STATED GOAL:
Count the lines in the rows below that contain the string "this", treating uppercase and lowercase letters as different. Reply with only the number.

MATERIAL SHOWN:
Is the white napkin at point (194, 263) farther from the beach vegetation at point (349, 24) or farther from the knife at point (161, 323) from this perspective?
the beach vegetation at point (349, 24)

...

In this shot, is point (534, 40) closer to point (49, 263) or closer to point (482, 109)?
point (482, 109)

---

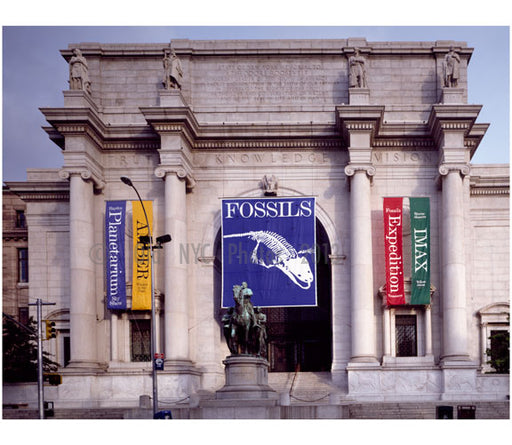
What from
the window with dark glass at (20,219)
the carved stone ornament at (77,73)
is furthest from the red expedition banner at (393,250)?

THE RESULT:
2